The city has turned over information to Apple and Google maps to update addresses, but it seems the changes have not gone live.
City leaders encourage swift action to make sure these issues get resolved. They say to reach out to the post office or the retailer trying to mail a package to you to verify the new address, and give them the old one just in case.
“Be very diligent in keeping an eye on where your packages are and when you are supposed to get them. Reach out as soon as you see there is a problem,” said Osborne.
Osborne also recommends you reach out to the DMV to make sure they have your updated address on file if it has changed. If your address was changed, you are not required to get a new license from the DMV unless it expires soon.
They also say you should physically change the address number on your home and mailbox.

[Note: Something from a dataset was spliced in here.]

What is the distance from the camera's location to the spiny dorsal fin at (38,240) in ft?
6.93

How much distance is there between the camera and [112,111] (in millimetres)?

When asked what Bristol residents should do if they are experiencing issues, the regional coordinator for the Virginia Department of Emergency Management Timothy Addington said, “When a 9-1-1 address changes occur at a locality, it is important to notify anyone in which you do business, such as: telephone, utility, internet provider, cable, bank, insurance, government agencies you deal with and also on-line retailers etc. Inform friends and relatives of your new address, post your address at your phone and/or on your refrigerator.”
He added, “Some individuals and businesses have VOIP phone systems, be familiar with your VoIP phone service provider’s procedures for updating your address, and promptly update address information. If you move your VOIP phone, always update its address to its current address.”
City officials said when it comes to voter registration, the Bristol election office will update the address on your voter registration for you by November. Plus, the city’s utility company, BVU, will also update your information automatically.